The Scots-Irish or Scotch-Irish are descendants of the largely lowland, Presbyterian Scots who emigrated to the Province of Ulster in Ireland during the 17th century and whose progeny began to migrate in large numbers to America early in the 18th century. The American expression, “Scotch-Irish”, was used in America as early as 1695, often pejoratively, but it was not until the latter part of the 19th century that the expression came into common use in the United States. The expression was used by descendants of the 18th century Protestant immigrants from Ulster to distinguish themselves from the massive number of Roman Catholic Irish who migrated to the United States as a result of the great famine in Ireland in the 1840s. Some linguistic purists prefer the expression “Scots-Irish” because Scotch is a drink, but “Scotch-Irish” is the term that became commonplace in the United States and by which descendants have described themselves. Descendants of the Scots still living in Ulster would generally be considered as “Ulster Scots”.[1]

 

Writers about the Scotch-Irish up to the first half of the 20th century tended to be uncritically maudlin in their praise of these people, reiterating and elaborating the view of the Scotch-Irish as rugged, individualistic, freedom-loving frontiersmen largely responsible for building the American nation. The Congresses of the Scotch-Irish Society of America from 1889 to 1901 in particular glorified these people and attempted to define them as a unique and distinct “race”.[2]

The literature of recent decades, particularly following the publication in 1962 of James G. Leyburn’s book, The Scotch-Irish: A Social History, has generally been more searching and critical, although some writers continue to unreservedly reiterate the historical stereotype of the Scotch-Irish. Perhaps the most popular recent book is God’s Frontiersmen: The Scots-Irish Epic, which was written by Rory Fitzpatrick in conjunction with an Ulster Television series that he produced.[3]

 

Some writers have sought to deny that there was a unique ethno-cultural group who came to be known as the Scotch-Irish. However, these efforts have not struck down the widely held view that, while they certainly did not constitute a distinct “race”, the Scotch-Irish, particularly during their heroic period on the Colonial American frontier, were a unique social group. Their inherited character traits, combined with the environment and circumstances that they confronted on the frontier, and their resulting exploits, provided much genuine fodder for the construction of the stereotypical view.

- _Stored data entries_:

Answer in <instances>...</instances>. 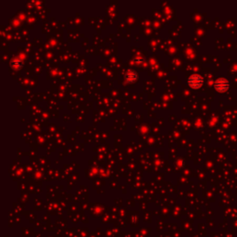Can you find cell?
Listing matches in <instances>:
<instances>
[{
	"instance_id": "cell-2",
	"label": "cell",
	"mask_w": 237,
	"mask_h": 237,
	"mask_svg": "<svg viewBox=\"0 0 237 237\" xmlns=\"http://www.w3.org/2000/svg\"><path fill=\"white\" fill-rule=\"evenodd\" d=\"M229 86H230V83H229V81L224 79V78H219L218 79L215 83H214V87L217 91L219 92H225L227 91L229 89Z\"/></svg>"
},
{
	"instance_id": "cell-3",
	"label": "cell",
	"mask_w": 237,
	"mask_h": 237,
	"mask_svg": "<svg viewBox=\"0 0 237 237\" xmlns=\"http://www.w3.org/2000/svg\"><path fill=\"white\" fill-rule=\"evenodd\" d=\"M137 77H138V75H137L136 72H134L132 70H129L127 73H125V76H124L125 81L129 83H132L135 82L137 80Z\"/></svg>"
},
{
	"instance_id": "cell-1",
	"label": "cell",
	"mask_w": 237,
	"mask_h": 237,
	"mask_svg": "<svg viewBox=\"0 0 237 237\" xmlns=\"http://www.w3.org/2000/svg\"><path fill=\"white\" fill-rule=\"evenodd\" d=\"M203 83H204L203 78L200 75H197V74H193L188 78V84L192 88H195V89H197V88L201 87Z\"/></svg>"
},
{
	"instance_id": "cell-4",
	"label": "cell",
	"mask_w": 237,
	"mask_h": 237,
	"mask_svg": "<svg viewBox=\"0 0 237 237\" xmlns=\"http://www.w3.org/2000/svg\"><path fill=\"white\" fill-rule=\"evenodd\" d=\"M11 66L13 68H16V69H19L22 67V62L19 60V59H13L12 62H11Z\"/></svg>"
}]
</instances>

- _Requests_:
(A) Using the passage on the Scotch-Irish, decide whether each statement agrees with it, and answer yes or no with the deciding words quoted from the passage: (i) The expression "Scotch-Irish" was used in America as early as 1695. (ii) James G. Leyburn's book was published in 1962. (iii) The Congresses of the Scotch-Irish Society of America ran from 1889 to 1910.
(B) Give only the number of lines in the listing that contain the string "white".

- _Per-task answers_:
(A)
(i) Yes: "was used in America as early as 1695"
(ii) Yes: "following the publication in 1962 of James G. Leyburn’s book"
(iii) No: "from 1889 to 1901"

(B) 4